Segment Start: Text for analysis

Volume 488: debated on Thursday 5 March 2009

The Leader of the House was asked—

Procedure Committee

1. If she will bring forward proposals for amendments to Standing Orders to incorporate the remit of the Modernisation of the House of Commons Committee within that of the Procedure Committee and to stipulate that the Procedure Committee shall be chaired by a Back Bench. (260749)

The Modernisation Committee has made a number of recommendations in the past, on which the House has been delighted to act. The Committee has yet to complete its inquiry into recall and dissolution, but once that work is complete, I will give further consideration to the best way to take forward the modernisation of the House.

Does not the Deputy Leader of the House accept that changes to the processes and procedures of the House are best devised and put forward by Back Benchers of the House, and not by a Committee led by a Cabinet Minister? Does he not believe that the changes would carry more weight and have more support right across the House if the Modernisation Committee were merged with the Procedure Committee, and if the Procedure Committee, with those new functions, were chaired by a Back Bencher—preferably an Opposition Back Bencher?

Segment End: Text for analysis

● **What is required**
Write out every number that appears in the Commons debate text above, in the order they occur.

Segment Start: Data section

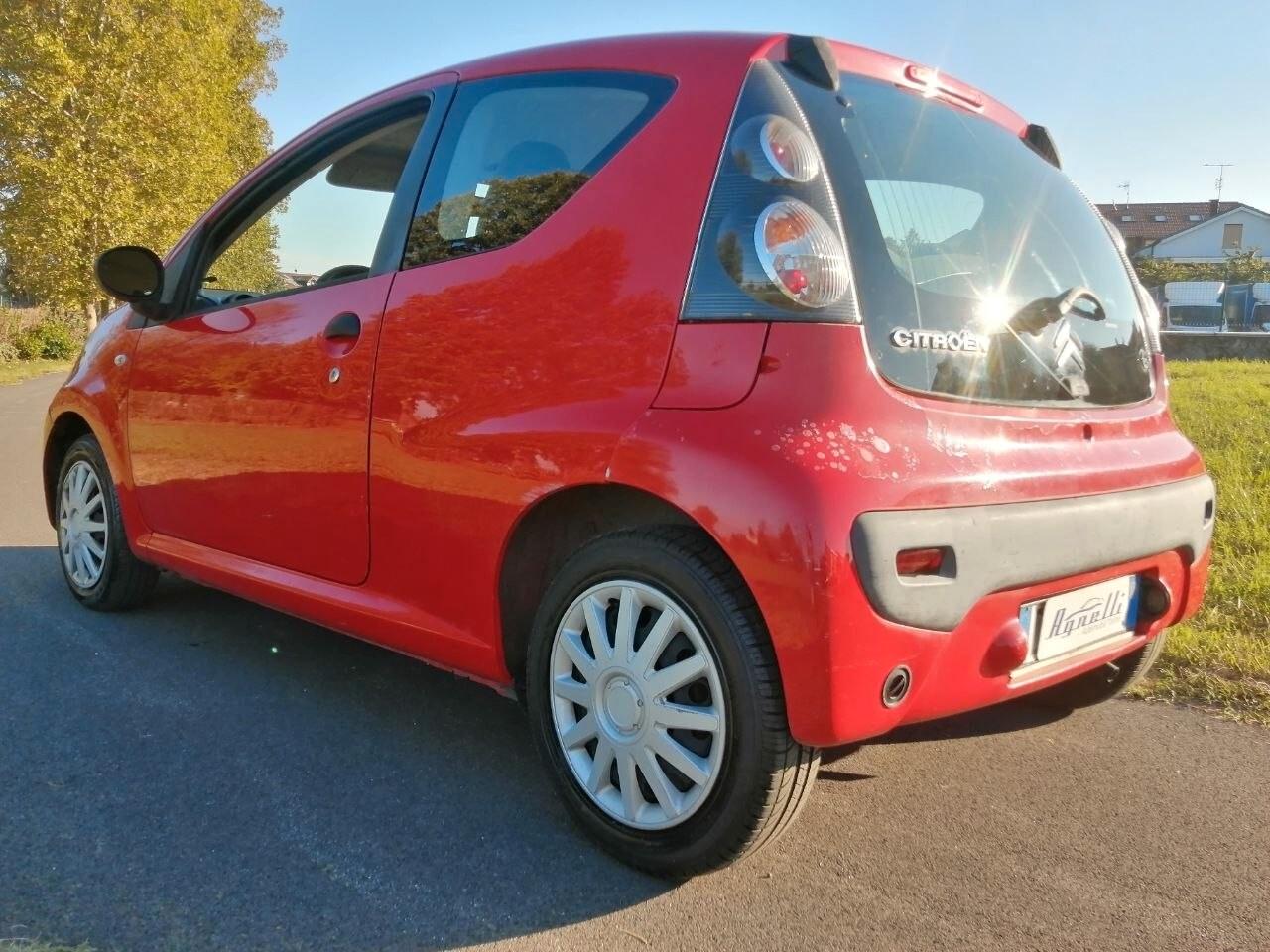 Citroen C1 1.0 3 porte GPL MOTORE DA SOSTITUIRE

Segment End: Data section

● **Expected answer**
488, 5, 2009, 1, 260749